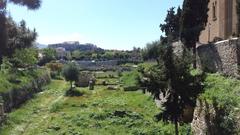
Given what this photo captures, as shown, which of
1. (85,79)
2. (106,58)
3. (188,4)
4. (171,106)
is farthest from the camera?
(106,58)

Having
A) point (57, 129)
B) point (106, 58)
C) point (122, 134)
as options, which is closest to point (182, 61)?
point (122, 134)

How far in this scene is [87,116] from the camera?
39.9 m

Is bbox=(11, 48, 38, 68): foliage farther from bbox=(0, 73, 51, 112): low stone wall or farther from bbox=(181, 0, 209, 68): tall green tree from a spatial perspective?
bbox=(181, 0, 209, 68): tall green tree

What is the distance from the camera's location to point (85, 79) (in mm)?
67625

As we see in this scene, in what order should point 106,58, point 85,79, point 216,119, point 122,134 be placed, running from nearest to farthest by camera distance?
point 216,119
point 122,134
point 85,79
point 106,58

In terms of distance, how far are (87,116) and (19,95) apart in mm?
8348

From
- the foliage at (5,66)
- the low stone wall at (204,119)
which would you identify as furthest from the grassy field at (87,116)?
the foliage at (5,66)

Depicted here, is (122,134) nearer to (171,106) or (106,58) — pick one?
(171,106)

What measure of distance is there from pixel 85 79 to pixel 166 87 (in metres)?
41.3

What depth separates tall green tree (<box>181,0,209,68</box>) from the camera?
132ft

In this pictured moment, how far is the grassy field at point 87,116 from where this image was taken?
34.5 metres

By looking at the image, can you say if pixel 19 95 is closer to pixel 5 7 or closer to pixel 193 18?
pixel 193 18

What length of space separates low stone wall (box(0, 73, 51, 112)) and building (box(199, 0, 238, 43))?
1630cm

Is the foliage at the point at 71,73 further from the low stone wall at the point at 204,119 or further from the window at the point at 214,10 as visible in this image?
the low stone wall at the point at 204,119
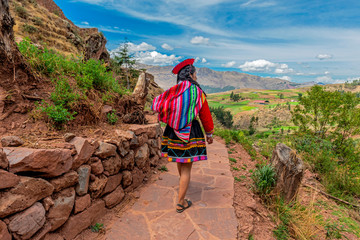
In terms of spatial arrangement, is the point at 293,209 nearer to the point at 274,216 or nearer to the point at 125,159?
the point at 274,216

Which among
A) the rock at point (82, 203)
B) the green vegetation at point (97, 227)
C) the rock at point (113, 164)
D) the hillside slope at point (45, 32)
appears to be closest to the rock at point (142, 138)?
the rock at point (113, 164)

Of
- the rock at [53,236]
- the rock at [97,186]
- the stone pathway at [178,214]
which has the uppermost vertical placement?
the rock at [97,186]

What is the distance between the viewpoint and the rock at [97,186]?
2.50 m

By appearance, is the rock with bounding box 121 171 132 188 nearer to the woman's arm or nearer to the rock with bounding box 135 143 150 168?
the rock with bounding box 135 143 150 168

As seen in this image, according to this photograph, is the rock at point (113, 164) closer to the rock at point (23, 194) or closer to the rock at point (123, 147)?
the rock at point (123, 147)

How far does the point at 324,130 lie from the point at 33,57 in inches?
379

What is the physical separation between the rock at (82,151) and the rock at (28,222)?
21.3 inches

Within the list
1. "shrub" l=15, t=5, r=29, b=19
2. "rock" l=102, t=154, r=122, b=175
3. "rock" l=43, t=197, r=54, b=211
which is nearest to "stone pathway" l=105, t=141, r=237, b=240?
"rock" l=102, t=154, r=122, b=175

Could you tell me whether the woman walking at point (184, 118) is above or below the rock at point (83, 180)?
above

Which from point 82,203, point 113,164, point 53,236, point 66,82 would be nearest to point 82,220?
point 82,203

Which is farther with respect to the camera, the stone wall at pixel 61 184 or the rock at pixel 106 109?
the rock at pixel 106 109

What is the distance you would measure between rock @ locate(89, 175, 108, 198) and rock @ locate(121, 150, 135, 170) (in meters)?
0.46

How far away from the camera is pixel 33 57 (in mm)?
3385

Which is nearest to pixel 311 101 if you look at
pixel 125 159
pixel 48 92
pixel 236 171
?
pixel 236 171
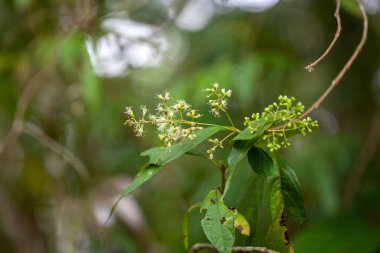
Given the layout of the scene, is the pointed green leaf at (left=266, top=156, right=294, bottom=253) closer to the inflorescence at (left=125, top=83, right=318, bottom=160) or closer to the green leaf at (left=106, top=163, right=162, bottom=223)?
the inflorescence at (left=125, top=83, right=318, bottom=160)

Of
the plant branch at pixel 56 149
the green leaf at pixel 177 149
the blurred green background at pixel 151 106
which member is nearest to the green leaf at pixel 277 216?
the green leaf at pixel 177 149

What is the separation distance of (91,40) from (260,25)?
691mm

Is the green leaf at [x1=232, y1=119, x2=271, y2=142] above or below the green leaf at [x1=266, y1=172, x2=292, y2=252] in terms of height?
above

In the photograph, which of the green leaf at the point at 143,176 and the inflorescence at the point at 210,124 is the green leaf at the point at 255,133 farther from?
the green leaf at the point at 143,176

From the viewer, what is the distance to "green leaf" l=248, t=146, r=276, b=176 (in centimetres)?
68

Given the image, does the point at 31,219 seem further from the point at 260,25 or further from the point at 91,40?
the point at 260,25

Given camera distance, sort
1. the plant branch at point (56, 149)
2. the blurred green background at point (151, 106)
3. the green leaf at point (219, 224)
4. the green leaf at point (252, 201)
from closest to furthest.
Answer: the green leaf at point (219, 224)
the green leaf at point (252, 201)
the plant branch at point (56, 149)
the blurred green background at point (151, 106)

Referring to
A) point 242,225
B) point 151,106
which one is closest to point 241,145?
point 242,225

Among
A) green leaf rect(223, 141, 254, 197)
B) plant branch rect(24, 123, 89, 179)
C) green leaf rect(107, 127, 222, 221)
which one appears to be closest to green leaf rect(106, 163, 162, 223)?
green leaf rect(107, 127, 222, 221)

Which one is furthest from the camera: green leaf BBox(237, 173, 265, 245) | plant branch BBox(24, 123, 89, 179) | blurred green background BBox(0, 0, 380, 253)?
blurred green background BBox(0, 0, 380, 253)

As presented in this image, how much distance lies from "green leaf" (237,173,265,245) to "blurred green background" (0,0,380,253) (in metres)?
0.53

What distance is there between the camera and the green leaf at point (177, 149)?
2.22ft

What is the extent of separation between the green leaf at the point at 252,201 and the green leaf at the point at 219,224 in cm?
10

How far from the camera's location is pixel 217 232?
2.03ft
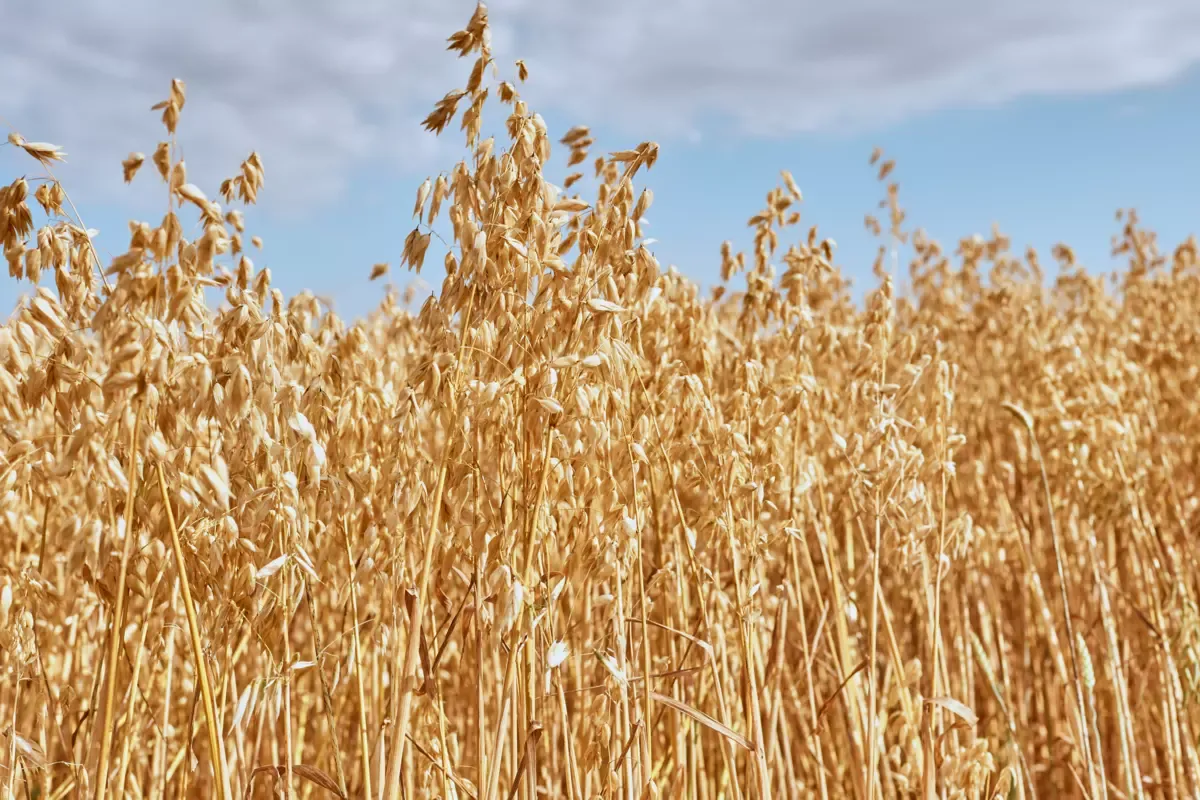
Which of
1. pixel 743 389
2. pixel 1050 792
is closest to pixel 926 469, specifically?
pixel 743 389

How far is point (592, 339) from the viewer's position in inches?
49.3

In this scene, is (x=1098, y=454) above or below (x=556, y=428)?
above

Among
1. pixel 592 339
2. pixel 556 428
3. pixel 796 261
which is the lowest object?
pixel 556 428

********

* YOUR OBJECTIVE: Do not include images; quote all of the entries above exactly.

* TASK SOLUTION:
Given what this photo captures, as shown, which of
1. (85,79)
2. (106,58)
3. (188,4)
4. (171,106)
is farthest from the camera?
(106,58)

Having
A) point (57, 129)
B) point (106, 58)
C) point (122, 134)
as options, which is closest to point (182, 61)?
point (122, 134)

How far in this scene is [87,116] from the camera?
39.9 m

Is bbox=(11, 48, 38, 68): foliage farther from bbox=(0, 73, 51, 112): low stone wall or farther from bbox=(181, 0, 209, 68): tall green tree from a spatial perspective?
bbox=(181, 0, 209, 68): tall green tree

What is the distance from the camera's location to point (85, 79) (in mm)?
67625

As we see in this scene, in what order should point 106,58, point 85,79, point 216,119, point 122,134 be placed, running from nearest to farthest by camera distance?
point 216,119
point 122,134
point 85,79
point 106,58

In terms of distance, how far are (87,116) and (19,95) apart in mm?
8348

From
- the foliage at (5,66)
- the low stone wall at (204,119)
which would you identify as furthest from the grassy field at (87,116)?
the foliage at (5,66)

Depicted here, is (122,134) nearer to (171,106) or (106,58) — pick one?
(171,106)

What measure of distance is there from pixel 85 79 to pixel 166 87 (in metres)?
41.3

What depth separates tall green tree (<box>181,0,209,68</box>) from the camera?
132ft

In this pictured moment, how far is the grassy field at point 87,116 from where this image was taken?
34.5 metres

By looking at the image, can you say if pixel 19 95 is closer to pixel 5 7 or closer to pixel 193 18?
pixel 193 18

What length of space separates low stone wall (box(0, 73, 51, 112)) and building (box(199, 0, 238, 43))?
1630cm

Is the foliage at the point at 71,73 further from the low stone wall at the point at 204,119 or further from the window at the point at 214,10 as visible in this image?
the low stone wall at the point at 204,119
In terms of spatial arrangement, is the point at 293,209 nearer to the point at 274,216 or nearer to the point at 125,159?
the point at 274,216

Which among
A) the rock at point (82, 203)
B) the green vegetation at point (97, 227)
C) the rock at point (113, 164)
D) the hillside slope at point (45, 32)
appears to be closest to the rock at point (142, 138)?
the rock at point (113, 164)

Of
- the rock at [53,236]
- the rock at [97,186]
- the stone pathway at [178,214]
which has the uppermost vertical placement?
the rock at [97,186]

What is the distance between the viewpoint and the rock at [97,186]?
2.50 m

By appearance, is the rock with bounding box 121 171 132 188 nearer to the woman's arm or nearer to the rock with bounding box 135 143 150 168?
the rock with bounding box 135 143 150 168

As seen in this image, according to this photograph, is the rock at point (113, 164) closer to the rock at point (23, 194) or closer to the rock at point (123, 147)?
the rock at point (123, 147)

How far does the point at 324,130 lie from the point at 33,57 in inches?
379

What is the physical separation between the rock at (82,151) and the rock at (28,222)?
21.3 inches

Within the list
1. "shrub" l=15, t=5, r=29, b=19
2. "rock" l=102, t=154, r=122, b=175
3. "rock" l=43, t=197, r=54, b=211
which is nearest to "stone pathway" l=105, t=141, r=237, b=240?
"rock" l=102, t=154, r=122, b=175

Could you tell me whether the woman walking at point (184, 118) is above or below the rock at point (83, 180)?
above

Which from point 82,203, point 113,164, point 53,236, point 66,82 would be nearest to point 82,220?
point 82,203

Which is farther with respect to the camera, the stone wall at pixel 61 184 or the rock at pixel 106 109?
the rock at pixel 106 109

What is the distance you would measure between rock @ locate(89, 175, 108, 198) and rock @ locate(121, 150, 135, 170) (in meters)?
0.46

How far away from the camera is pixel 33 57 (in mm)?
3385

Which is nearest to pixel 311 101 if you look at
pixel 125 159
pixel 48 92
pixel 236 171
?
pixel 236 171
Given the layout of the scene, is the pointed green leaf at (left=266, top=156, right=294, bottom=253) closer to the inflorescence at (left=125, top=83, right=318, bottom=160) or closer to the green leaf at (left=106, top=163, right=162, bottom=223)?
the inflorescence at (left=125, top=83, right=318, bottom=160)

Of
the plant branch at pixel 56 149
the green leaf at pixel 177 149
the blurred green background at pixel 151 106
which member is nearest to the green leaf at pixel 277 216?
the green leaf at pixel 177 149

What is the separation distance of (91,40) from (260,25)?
691mm

Is the green leaf at [x1=232, y1=119, x2=271, y2=142] above or below the green leaf at [x1=266, y1=172, x2=292, y2=252] in terms of height?
above

In the photograph, which of the green leaf at the point at 143,176 and the inflorescence at the point at 210,124 is the green leaf at the point at 255,133 farther from?
the green leaf at the point at 143,176

From the viewer, what is the distance to "green leaf" l=248, t=146, r=276, b=176 (in centimetres)?
68

Given the image, does the point at 31,219 seem further from the point at 260,25 or further from the point at 91,40?
the point at 260,25

Given camera distance, sort
1. the plant branch at point (56, 149)
2. the blurred green background at point (151, 106)
3. the green leaf at point (219, 224)
4. the green leaf at point (252, 201)
from closest to furthest.
Answer: the green leaf at point (219, 224)
the green leaf at point (252, 201)
the plant branch at point (56, 149)
the blurred green background at point (151, 106)

Referring to
A) point 242,225
B) point 151,106
which one is closest to point 241,145?
point 242,225

Among
A) green leaf rect(223, 141, 254, 197)
B) plant branch rect(24, 123, 89, 179)
C) green leaf rect(107, 127, 222, 221)
which one appears to be closest to green leaf rect(106, 163, 162, 223)?
green leaf rect(107, 127, 222, 221)

Which one is furthest from the camera: green leaf BBox(237, 173, 265, 245) | plant branch BBox(24, 123, 89, 179) | blurred green background BBox(0, 0, 380, 253)?
blurred green background BBox(0, 0, 380, 253)

As presented in this image, how much distance lies from "green leaf" (237,173,265,245) to "blurred green background" (0,0,380,253) (in metres)?
0.53

What distance is there between the camera and the green leaf at point (177, 149)?
2.22ft

What is the extent of separation between the green leaf at the point at 252,201 and the green leaf at the point at 219,224 in cm?
10

How far from the camera's location is pixel 217 232?
2.03ft
Which of
1. pixel 743 389
2. pixel 1050 792
is closest to pixel 926 469, specifically?
pixel 743 389

How far is point (592, 339) from the viewer's position in inches?
49.3

In this scene, is (x=1098, y=454) above or below (x=556, y=428)?
above

Among
1. pixel 592 339
2. pixel 556 428
3. pixel 796 261
which is the lowest object?
pixel 556 428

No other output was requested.